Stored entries
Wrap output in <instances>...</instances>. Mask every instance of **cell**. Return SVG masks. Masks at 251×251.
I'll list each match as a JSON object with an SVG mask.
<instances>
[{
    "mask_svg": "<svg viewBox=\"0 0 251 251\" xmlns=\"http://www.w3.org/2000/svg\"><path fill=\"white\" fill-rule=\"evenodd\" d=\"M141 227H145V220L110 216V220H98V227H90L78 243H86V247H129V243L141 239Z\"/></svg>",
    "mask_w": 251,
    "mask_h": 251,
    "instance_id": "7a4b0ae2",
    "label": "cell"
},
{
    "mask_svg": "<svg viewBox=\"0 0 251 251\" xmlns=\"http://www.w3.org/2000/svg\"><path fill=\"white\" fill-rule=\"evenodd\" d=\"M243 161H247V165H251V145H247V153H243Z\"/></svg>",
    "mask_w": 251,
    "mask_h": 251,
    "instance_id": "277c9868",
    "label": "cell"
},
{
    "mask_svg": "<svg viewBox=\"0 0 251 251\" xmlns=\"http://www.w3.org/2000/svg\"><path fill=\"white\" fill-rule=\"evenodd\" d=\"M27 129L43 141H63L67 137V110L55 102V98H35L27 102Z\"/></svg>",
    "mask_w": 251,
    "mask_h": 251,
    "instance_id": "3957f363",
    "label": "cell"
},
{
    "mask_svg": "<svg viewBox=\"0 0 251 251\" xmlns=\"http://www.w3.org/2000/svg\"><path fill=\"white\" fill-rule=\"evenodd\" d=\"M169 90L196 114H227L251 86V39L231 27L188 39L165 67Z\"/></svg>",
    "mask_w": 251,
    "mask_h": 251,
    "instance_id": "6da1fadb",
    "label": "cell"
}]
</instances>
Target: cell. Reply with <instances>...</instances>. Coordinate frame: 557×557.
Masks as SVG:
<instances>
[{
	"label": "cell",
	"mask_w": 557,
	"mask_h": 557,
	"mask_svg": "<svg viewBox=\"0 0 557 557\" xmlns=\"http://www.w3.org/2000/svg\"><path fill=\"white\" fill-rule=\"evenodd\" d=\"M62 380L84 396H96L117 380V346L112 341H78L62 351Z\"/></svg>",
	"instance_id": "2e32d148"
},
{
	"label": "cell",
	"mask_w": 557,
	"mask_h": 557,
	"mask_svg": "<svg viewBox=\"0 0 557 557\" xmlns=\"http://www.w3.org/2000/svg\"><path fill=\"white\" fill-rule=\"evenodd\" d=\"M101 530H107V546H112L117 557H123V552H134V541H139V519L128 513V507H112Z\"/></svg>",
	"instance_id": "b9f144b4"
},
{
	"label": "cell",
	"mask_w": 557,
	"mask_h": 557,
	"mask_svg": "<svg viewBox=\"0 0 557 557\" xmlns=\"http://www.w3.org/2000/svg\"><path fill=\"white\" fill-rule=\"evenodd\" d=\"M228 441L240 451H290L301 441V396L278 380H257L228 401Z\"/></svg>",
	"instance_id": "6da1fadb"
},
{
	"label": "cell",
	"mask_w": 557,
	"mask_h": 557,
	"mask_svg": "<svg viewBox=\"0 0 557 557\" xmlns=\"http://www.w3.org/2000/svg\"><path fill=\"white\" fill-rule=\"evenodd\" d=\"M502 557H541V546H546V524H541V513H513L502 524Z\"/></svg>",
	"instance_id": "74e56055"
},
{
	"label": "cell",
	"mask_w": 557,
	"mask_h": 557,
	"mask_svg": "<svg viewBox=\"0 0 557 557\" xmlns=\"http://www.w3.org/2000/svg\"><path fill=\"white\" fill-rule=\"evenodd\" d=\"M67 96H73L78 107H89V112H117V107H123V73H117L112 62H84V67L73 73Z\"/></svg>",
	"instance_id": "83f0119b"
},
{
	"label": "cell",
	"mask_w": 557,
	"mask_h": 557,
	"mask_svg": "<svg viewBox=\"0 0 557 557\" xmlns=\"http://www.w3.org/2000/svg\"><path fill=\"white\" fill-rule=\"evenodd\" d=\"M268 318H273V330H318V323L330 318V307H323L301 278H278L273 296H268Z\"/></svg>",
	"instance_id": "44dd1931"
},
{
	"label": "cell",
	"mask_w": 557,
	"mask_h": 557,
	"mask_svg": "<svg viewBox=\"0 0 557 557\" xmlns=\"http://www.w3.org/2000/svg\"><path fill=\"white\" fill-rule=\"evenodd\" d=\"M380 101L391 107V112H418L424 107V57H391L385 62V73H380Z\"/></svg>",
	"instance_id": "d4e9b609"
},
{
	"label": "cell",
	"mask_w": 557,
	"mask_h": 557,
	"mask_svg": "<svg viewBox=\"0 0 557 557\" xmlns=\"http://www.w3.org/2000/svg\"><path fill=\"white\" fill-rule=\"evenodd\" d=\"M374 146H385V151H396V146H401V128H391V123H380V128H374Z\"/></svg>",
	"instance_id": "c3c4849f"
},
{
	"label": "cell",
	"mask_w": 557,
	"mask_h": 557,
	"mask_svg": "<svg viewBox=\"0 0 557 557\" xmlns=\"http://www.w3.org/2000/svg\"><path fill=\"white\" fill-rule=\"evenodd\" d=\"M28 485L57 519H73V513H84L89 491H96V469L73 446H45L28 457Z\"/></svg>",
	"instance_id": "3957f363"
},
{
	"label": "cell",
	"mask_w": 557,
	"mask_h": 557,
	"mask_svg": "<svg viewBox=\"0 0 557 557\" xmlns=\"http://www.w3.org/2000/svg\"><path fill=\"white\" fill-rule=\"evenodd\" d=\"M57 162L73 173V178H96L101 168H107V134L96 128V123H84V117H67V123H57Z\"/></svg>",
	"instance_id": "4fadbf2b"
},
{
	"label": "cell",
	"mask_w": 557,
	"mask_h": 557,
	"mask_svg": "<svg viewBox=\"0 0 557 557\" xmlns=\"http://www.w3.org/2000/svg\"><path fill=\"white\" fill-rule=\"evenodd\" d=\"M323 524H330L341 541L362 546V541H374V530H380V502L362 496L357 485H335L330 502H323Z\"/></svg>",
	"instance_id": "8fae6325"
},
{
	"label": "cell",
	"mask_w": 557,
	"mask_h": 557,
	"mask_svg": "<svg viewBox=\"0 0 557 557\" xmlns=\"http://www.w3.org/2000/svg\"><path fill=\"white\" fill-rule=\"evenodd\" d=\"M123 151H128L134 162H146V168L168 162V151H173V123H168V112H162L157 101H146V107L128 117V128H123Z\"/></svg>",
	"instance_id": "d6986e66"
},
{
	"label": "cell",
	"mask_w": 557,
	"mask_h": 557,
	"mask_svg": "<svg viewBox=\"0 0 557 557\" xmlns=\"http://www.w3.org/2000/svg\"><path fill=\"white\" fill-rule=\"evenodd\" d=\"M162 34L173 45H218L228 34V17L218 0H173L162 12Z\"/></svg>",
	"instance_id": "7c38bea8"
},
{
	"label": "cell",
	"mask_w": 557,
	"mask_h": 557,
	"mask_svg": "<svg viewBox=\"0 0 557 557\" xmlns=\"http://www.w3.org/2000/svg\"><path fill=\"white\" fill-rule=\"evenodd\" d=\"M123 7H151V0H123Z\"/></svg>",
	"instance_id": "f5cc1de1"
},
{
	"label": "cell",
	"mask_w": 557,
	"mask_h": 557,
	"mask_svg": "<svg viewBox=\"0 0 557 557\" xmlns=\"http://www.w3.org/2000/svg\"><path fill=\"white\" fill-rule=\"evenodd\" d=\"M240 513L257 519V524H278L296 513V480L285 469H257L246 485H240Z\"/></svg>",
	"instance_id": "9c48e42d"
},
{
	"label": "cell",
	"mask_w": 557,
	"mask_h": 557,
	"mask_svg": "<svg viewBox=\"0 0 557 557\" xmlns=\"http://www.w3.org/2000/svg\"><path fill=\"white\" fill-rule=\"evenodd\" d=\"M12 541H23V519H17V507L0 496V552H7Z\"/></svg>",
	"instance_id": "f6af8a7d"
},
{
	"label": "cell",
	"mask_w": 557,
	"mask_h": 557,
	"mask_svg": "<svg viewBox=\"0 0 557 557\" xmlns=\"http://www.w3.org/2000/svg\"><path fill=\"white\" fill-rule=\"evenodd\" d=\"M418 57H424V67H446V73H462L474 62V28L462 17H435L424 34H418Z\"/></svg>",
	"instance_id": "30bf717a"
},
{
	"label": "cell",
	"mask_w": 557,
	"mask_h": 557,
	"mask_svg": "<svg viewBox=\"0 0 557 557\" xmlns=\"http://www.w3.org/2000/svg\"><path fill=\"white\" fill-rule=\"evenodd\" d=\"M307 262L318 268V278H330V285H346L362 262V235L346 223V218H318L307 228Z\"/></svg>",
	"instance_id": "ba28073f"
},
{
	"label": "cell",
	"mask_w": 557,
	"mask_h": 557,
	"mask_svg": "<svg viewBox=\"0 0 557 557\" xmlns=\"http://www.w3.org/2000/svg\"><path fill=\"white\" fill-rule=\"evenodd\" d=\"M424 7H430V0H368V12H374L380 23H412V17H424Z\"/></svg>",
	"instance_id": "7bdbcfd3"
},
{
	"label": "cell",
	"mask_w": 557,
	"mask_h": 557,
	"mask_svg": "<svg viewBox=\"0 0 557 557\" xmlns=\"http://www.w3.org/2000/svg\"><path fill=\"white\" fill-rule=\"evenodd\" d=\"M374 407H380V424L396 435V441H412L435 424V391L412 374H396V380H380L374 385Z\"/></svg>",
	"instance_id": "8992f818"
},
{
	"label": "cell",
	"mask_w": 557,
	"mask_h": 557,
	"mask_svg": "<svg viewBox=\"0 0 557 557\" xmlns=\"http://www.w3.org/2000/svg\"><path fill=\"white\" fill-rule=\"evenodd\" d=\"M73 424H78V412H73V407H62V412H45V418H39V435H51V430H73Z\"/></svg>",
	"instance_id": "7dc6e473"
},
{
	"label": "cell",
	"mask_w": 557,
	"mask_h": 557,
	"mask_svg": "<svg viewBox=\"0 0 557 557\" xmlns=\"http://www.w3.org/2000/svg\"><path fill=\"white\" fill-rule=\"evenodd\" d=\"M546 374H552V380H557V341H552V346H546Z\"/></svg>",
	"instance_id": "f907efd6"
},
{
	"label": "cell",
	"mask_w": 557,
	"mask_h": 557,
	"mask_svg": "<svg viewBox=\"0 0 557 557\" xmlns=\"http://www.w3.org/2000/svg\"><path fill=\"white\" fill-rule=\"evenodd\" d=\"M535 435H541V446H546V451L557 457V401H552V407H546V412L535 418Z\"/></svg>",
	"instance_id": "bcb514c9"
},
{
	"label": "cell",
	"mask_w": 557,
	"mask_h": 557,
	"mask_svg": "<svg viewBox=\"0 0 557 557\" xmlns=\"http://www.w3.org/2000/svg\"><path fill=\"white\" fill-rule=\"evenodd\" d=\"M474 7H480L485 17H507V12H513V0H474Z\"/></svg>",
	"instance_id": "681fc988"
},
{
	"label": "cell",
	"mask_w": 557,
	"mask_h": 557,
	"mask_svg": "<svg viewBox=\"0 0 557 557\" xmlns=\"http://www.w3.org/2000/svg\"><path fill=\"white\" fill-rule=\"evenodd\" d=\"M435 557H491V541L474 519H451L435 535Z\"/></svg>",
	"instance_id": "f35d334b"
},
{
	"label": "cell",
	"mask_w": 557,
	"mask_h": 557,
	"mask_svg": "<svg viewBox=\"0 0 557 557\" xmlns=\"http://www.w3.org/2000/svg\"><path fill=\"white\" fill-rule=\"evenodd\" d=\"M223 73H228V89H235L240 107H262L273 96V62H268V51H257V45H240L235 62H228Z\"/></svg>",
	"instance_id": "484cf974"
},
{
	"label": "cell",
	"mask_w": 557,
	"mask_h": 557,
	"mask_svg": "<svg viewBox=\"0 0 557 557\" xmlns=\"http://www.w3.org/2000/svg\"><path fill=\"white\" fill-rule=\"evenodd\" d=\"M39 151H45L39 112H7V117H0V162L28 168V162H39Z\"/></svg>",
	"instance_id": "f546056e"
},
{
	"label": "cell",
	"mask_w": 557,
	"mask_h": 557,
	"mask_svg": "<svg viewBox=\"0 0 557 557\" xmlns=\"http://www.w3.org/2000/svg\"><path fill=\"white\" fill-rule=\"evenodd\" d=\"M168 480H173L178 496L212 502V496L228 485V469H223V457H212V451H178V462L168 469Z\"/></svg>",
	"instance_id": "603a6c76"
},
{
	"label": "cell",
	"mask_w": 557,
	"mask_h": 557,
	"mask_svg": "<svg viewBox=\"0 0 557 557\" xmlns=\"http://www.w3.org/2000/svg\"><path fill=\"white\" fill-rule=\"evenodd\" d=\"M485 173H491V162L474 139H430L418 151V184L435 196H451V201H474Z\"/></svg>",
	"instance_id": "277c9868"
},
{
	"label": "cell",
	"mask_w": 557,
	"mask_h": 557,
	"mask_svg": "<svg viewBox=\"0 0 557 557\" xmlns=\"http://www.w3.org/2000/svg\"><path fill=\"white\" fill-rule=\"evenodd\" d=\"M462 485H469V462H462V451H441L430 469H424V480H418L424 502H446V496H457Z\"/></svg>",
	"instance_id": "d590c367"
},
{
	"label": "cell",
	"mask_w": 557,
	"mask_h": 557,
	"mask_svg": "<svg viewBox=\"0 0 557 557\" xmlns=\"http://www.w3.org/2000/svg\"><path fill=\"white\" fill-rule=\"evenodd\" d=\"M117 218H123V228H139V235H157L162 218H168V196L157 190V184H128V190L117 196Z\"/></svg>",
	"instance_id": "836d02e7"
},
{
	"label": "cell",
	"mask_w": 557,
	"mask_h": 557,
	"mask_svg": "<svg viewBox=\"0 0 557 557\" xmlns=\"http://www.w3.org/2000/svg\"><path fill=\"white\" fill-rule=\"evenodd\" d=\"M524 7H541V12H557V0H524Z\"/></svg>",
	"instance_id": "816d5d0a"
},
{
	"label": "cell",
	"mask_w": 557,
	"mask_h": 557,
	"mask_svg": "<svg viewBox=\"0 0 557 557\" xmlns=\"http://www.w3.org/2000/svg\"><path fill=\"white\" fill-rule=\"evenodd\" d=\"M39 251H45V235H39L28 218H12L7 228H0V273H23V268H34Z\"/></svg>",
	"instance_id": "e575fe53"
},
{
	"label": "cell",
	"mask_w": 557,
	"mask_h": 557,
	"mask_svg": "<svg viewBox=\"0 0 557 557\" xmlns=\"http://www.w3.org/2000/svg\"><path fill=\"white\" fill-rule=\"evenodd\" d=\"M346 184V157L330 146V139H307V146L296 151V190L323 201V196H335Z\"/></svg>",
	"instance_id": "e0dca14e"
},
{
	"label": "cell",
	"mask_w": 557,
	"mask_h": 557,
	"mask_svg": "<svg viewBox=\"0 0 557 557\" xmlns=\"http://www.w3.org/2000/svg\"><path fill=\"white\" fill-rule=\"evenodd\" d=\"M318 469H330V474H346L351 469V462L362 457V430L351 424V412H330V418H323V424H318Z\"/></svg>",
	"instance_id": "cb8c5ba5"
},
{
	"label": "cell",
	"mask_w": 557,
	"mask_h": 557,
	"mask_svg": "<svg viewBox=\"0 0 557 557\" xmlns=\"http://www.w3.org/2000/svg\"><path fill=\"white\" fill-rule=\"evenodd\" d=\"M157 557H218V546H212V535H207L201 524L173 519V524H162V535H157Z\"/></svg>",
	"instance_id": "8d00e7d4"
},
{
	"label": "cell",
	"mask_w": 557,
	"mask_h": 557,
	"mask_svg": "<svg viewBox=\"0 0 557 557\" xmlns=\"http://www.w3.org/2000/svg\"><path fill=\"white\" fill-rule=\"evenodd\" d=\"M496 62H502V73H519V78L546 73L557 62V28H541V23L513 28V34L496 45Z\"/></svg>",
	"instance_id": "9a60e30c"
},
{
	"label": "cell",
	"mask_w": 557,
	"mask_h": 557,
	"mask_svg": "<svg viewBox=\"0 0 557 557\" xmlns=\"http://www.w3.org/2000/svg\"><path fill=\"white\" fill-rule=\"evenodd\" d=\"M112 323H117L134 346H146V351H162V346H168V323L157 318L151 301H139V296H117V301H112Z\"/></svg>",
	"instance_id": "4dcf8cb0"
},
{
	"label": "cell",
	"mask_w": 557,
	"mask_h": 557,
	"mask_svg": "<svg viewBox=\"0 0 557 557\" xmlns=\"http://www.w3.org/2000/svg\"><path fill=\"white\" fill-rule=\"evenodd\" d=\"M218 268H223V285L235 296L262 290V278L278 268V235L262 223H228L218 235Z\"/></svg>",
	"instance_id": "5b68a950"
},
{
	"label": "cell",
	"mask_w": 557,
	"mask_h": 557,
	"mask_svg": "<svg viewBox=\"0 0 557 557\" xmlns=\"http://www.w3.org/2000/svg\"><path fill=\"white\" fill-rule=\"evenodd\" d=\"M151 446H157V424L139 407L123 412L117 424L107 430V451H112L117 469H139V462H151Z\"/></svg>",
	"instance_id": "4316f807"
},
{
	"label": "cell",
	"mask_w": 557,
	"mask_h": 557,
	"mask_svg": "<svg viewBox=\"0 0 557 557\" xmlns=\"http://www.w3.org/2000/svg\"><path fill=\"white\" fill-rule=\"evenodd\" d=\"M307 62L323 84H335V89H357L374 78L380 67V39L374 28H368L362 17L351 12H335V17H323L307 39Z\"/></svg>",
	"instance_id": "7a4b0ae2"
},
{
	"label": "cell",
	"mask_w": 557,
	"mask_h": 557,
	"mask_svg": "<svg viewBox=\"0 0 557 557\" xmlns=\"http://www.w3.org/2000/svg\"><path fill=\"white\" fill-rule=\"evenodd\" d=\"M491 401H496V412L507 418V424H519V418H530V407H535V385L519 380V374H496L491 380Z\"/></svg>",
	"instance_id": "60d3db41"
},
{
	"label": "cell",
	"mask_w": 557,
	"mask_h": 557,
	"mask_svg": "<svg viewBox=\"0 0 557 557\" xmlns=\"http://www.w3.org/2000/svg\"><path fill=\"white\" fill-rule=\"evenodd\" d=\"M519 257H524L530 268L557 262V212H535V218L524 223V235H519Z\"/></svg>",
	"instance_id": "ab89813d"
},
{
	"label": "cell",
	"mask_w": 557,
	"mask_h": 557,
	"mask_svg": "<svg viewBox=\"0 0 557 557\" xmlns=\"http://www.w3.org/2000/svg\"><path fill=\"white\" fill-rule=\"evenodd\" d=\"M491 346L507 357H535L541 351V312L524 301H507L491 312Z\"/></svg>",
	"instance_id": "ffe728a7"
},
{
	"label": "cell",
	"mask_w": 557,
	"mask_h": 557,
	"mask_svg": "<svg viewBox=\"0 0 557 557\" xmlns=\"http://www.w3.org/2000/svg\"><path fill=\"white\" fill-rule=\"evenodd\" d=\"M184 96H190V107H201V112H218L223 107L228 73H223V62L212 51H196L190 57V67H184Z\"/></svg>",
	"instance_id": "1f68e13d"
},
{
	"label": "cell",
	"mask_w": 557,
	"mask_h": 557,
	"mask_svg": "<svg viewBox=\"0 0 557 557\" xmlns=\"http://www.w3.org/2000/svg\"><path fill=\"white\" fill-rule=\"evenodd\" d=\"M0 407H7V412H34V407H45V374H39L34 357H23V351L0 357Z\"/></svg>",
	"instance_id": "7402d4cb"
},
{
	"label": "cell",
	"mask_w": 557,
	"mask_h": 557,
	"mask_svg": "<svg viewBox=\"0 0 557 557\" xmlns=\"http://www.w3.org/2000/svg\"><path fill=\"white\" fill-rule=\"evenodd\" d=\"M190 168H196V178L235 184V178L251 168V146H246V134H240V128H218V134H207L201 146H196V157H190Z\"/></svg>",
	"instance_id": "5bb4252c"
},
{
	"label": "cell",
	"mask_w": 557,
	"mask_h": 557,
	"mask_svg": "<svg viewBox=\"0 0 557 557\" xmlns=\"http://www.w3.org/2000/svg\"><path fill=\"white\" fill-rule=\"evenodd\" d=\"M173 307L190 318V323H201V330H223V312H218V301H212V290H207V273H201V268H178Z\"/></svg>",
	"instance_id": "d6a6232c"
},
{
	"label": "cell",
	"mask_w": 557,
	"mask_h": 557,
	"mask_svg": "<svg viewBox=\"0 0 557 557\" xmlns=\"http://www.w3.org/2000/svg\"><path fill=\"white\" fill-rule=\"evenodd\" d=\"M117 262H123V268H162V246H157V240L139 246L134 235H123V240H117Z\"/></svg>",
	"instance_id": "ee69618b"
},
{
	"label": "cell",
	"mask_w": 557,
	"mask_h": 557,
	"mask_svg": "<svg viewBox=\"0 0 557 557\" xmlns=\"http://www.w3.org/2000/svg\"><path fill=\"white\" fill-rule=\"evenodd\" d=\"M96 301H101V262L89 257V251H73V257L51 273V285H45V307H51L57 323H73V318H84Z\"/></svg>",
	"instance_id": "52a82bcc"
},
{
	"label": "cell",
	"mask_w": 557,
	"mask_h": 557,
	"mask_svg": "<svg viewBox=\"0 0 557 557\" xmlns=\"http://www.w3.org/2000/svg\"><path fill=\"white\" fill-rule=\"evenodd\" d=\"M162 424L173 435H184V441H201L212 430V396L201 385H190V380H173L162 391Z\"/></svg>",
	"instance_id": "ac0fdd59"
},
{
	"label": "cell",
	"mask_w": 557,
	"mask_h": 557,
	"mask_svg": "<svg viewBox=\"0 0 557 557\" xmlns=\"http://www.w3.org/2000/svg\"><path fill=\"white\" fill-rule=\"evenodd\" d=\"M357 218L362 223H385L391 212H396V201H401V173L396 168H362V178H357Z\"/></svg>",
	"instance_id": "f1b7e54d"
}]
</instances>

* [Aim of the task]:
From the entries above, copy out each line that has the string "with" in it. Case matters.

* [Expected output]:
I'll list each match as a JSON object with an SVG mask.
Target: cell. Reply with <instances>...</instances>. Coordinate frame: 557×557.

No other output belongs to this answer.